=== INSTRUCCIONES ===
1. Transcribe del texto sobre la financiación de la enseñanza todo lo que va desde "Difícilmente se podrá" hasta "las clases sociales.".
2. Prolonga el texto sobre la financiación de la enseñanza a partir de su última oración.

=== TEXTO SELECCIONADO ===
Difícilmente se podrá negar, de otra parte; que las familias acomodadas, al no tener ahora que pagar de su bolsillo los gastos de la enseñanza básica (reglada) que antes sí sufragaban, dispondrán de un mayor excedente económico a efectos de la educación de sus hijos y, en consecuencia, podrán permitirse dispendios superiores en todo tipo de gastos educativos «extra» (profesores particulares, idiomas ... ) Y en cuanto quepa hablar de una correlación positiva entre nivel de gastos en educación (o resultados académicos) y ventajas ocupacionales en el futuro, un sistema de financiación así contribuiría directamente a potenciar aún más el proceso «natural» de transmisión de status de una generación a la siguiente, incrementando las diferencias entre las clases sociales.

=== EXTRACTO DE DATOS ===
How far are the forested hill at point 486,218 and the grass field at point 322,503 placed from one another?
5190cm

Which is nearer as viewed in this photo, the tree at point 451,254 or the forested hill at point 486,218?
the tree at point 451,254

=== RESPUESTAS ===
1.
Difícilmente se podrá negar, de otra parte; que las familias acomodadas, al no tener ahora que pagar de su bolsillo los gastos de la enseñanza básica (reglada) que antes sí sufragaban, dispondrán de un mayor excedente económico a efectos de la educación de sus hijos y, en consecuencia, podrán permitirse dispendios superiores en todo tipo de gastos educativos «extra» (profesores particulares, idiomas ... ) Y en cuanto quepa hablar de una correlación positiva entre nivel de gastos en educación (o resultados académicos) y ventajas ocupacionales en el futuro, un sistema de financiación así contribuiría directamente a potenciar aún más el proceso «natural» de transmisión de status de una generación a la siguiente, incrementando las diferencias entre las clases sociales.

2.
Gastos y renta alta
Todo lo anterior no pretende objetar esos mayores gastos en educación que suelen ir asociados a rentas altas, lo que sería casi como poner puertas al campo. Pero sí aspira a sugerir, habida cuenta de las considerables diferencias existentes en la renta y la riqueza de las familias españolas, que tampoco hay por qué echar más leña al fuego y que en el caso de implantación de un sistema de bonos, se debería pensar en un esquema distinto, que graduase las ayudas a la gratuidad en razón inversa al nivel de renta, como por otra parte han preconizado algunas otras propuestas de bonos para educación, alternativas o complementarias de la de M. Friedman. Es interesante, a este propósito, reparar en que el proyecto, por otra parte, no niega la posibilidad de colegios de pago al modo tradicional, coexistiendo con los acogidos a las ayudas a la gratuidad. Y ello, presumiblemente, porque interpreta que el proyecto de constitución no impone la gratuidad en todos los casos. Por lo mismo, no se comprende a qué viene tanta prisa en hacer la gratuidad extensiva a quienes pueden pagar el colegio de su elección. Parece más congruente interpretar que a lo que debe venir obligado el Estado, por el momento, es a la prestación para todo el que quiera del servicio educativo. Y para eso dispone de las escuelas públicas. El argumento, a veces utilizado, de que eso llevaría a la desaparición de los centros privados no es convincente: por un lado, los estratos sociales de mayor renta podrían seguir asistiendo a colegios privados si así lo desean; por otro lado, no hay que descartar que algunas familias poco adineradas prefirieran, por motivos ideológicos o de otra suerte, esos centros, aun a costa de sacrificios.